Все сходились на том, что Шамиль — новый Пугачев и как бы тут чего не вышло…

На объяснения местных вольнодумцев насчет того, что Шамиль, хоть и бунтарь, но на чужие земли, а тем более на царский трон не покушался, возражали помещики: "Разве не он ханские фамилии под корень извел? А мужика с дворянином вровень поставил? Податей не платят, рекрутов не дают, власти над собой никакой не ведают! Аккурат — Пугачев! Плаха по нему плачет!"

Вспомнили даже Лжедмитрия II — Тушинского вора, который пытался овладеть Москвой, а затем бежал в Калугу, где и был убит.

Пока публика горячо обсуждала свою будущность в соседстве с "буйными абреками", а купцы подумывали о возможных барышах ввиду ожидавшегося наплыва гостей, полицмейстер твердил одно: "Калуга пока еще русский город! Тут им не Кавказ. Тут сиди смирно!"

За свои пять веков Калуга повидала многое. Она стояла на подступах к Москве и оказывалась участницей многих войн. Особая роль выпала ей в битвах с ханом Батыем и Наполеоном. Когда Кутузов оставил Москву, Калуга стала главной опорой его побед над французами.

Шамиль оказался не первым именитым пленником, жившим в Калуге. Еще при Екатерине здесь несколько лет пробыл епископ Краковский Солтык. После него в Калуге был поселен последний крымский хан Шан-Гирей. Потом хана отпустили в Молдавию, откуда он попал на остров Родос, где был задушен по приказу турецкого султана.

В Калуге был похоронен и султан Малой Киргизской орды Аригази Абдул-Азиз, живший здесь с 1824 по 1833 год на широкую ногу с родными и свитой и умерший от сильной простуды, когда выпил в жару слишком много холодного квасу.

Однако впечатление от прибытия Шамиля затмило все прежние визиты знатных гостей.

 

"КРАСНЫЙ" ГУБЕРНАТОР

 

В. Арцимович, назначенный гражданским губернатором Калуги за год до прибытия Шамиля, разделял идеи Александра II о необходимости скорейшего переустройства общества на европейский манер.

Арцимович прослыл большим либералом и деятельно внедрял в сонную калужскую жизнь блага эмансипации. При нем забурлила не только общественная, но и экономическая жизнь. Местные помещики и дворянство, не поспевавшие за реформами губернатора, прозвали его "красным".

Двигателем прогресса стала газета "Калужские губернские ведомости". В ней же, с прибытием в город имама, появилась постоянная колонка "Из дома Шамиля".

ИСХОДНЫЕ ДАННЫЕ:
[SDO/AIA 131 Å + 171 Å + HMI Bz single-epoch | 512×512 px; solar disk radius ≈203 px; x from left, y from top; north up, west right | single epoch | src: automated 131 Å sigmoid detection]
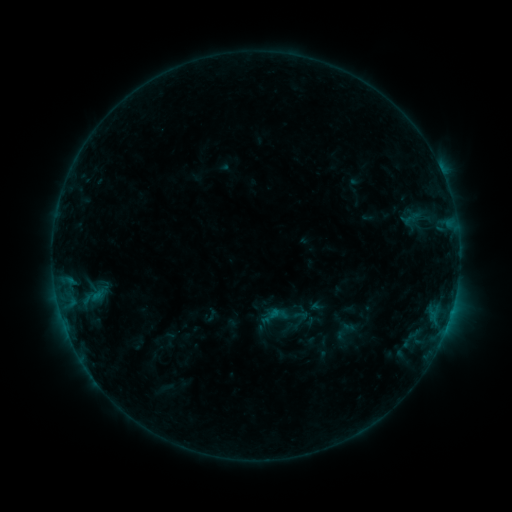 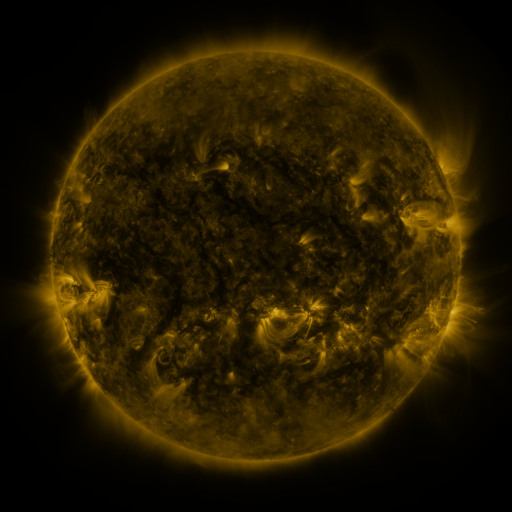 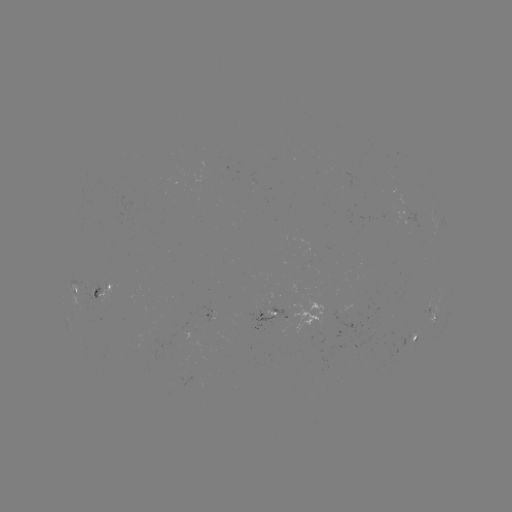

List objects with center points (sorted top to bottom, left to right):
sigmoid: <bbox>258, 301, 289, 332</bbox>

НЕОБХОДИМЫЕ ДЕЙСТВИЯ:
• 1. Установите, соответствуют ли тексту о Шамиле в Калуге утверждения (a), (b) и (c). Для каждого ответьте «да» или «нет» и дословно приведите решающие слова текста: (a) Арцимович был назначен гражданским губернатором Калуги за год до прибытия Шамиля; (b) последний крымский хан Шан-Гирей умер в Калуге; (c) колонка «Из дома Шамиля» выходила в газете «Калужские губернские ведомости».
• 2. Приведите дословно часть текста о Шамиле в Калуге от слов «В Калуге был похоронен» до слов «много холодного квасу.» включительно.
Опирайтесь исключительно на текст о Шамиле в Калуге.

ОТВЕТЫ К ЗАДАНИЯМ:
• 1.
(a) Да: «В. Арцимович, назначенный гражданским губернатором Калуги за год до прибытия Шамиля».
(b) Нет: «Потом хана отпустили в Молдавию, откуда он попал на остров Родос, где был задушен по приказу турецкого султана».
(c) Да: «Двигателем прогресса стала газета "Калужские губернские ведомости". В ней же, с прибытием в город имама, появилась постоянная колонка "Из дома Шамиля"».

• 2.
В Калуге был похоронен и султан Малой Киргизской орды Аригази Абдул-Азиз, живший здесь с 1824 по 1833 год на широкую ногу с родными и свитой и умерший от сильной простуды, когда выпил в жару слишком много холодного квасу.